▶ Extract:
+---+

Supreme Court Upholds Acquittal After Lower Courts' Not Guilty Verdicts
On the 6th, the former Tokyo Electric Power Company (TEPCO) executives who were tried on charges of negligent homicide related to the Fukushima Daiichi Nuclear Power Plant accident that occurred in March 2011 were acquitted.
According to Kyodo News, the Second Petty Bench of the Supreme Court of Japan, equivalent to South Korea's Supreme Court, dismissed the appeals of former Vice Presidents Takekuro Ichiro and Muto Sakae on the previous day.
Earlier, the first and second trials had ruled them not guilty, stating that "the accident was not foreseeable." Additionally, former Chairman Katsumata Tsunehisa, who was indicted along with them, passed away in October last year, resulting in the dismissal of the prosecution.

+---+

▶ Task item:
Answer these questions from the news item about the acquittal of the former TEPCO executives.
(a) What charges were the former executives tried on?
(b) What reason did the first and second trials give for ruling them not guilty?
(c) Why was the prosecution of former Chairman Katsumata Tsunehisa dismissed?

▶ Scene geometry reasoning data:
+---+

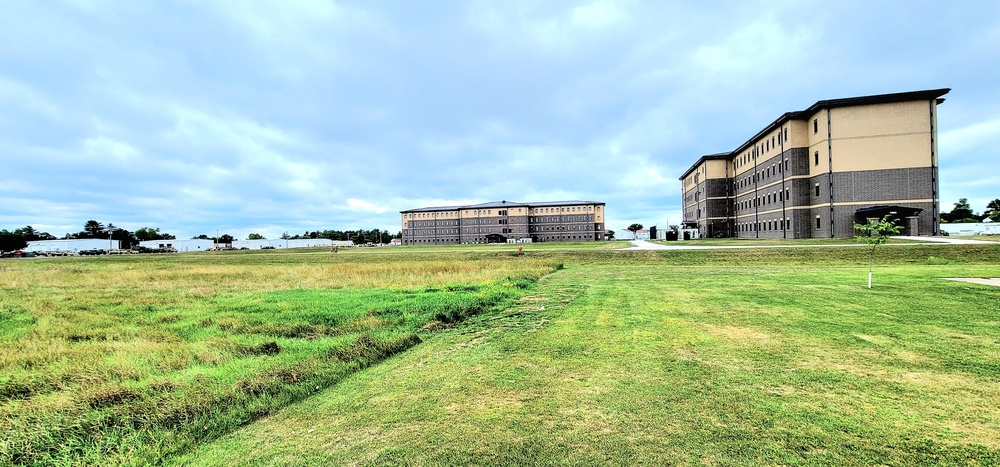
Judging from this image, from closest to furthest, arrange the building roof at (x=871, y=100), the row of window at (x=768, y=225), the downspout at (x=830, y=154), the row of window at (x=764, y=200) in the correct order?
the building roof at (x=871, y=100) → the downspout at (x=830, y=154) → the row of window at (x=768, y=225) → the row of window at (x=764, y=200)

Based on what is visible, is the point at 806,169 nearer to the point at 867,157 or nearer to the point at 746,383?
the point at 867,157

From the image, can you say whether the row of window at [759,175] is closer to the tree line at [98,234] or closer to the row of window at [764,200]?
the row of window at [764,200]

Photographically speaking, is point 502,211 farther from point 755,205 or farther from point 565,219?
point 755,205

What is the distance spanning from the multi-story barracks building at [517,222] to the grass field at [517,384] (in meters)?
117

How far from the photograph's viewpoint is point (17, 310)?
1178 centimetres

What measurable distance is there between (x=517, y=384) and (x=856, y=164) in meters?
60.5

+---+

▶ Solution:
(a) Negligent homicide related to the Fukushima Daiichi Nuclear Power Plant accident.
(b) They said that "the accident was not foreseeable."
(c) He passed away in October last year.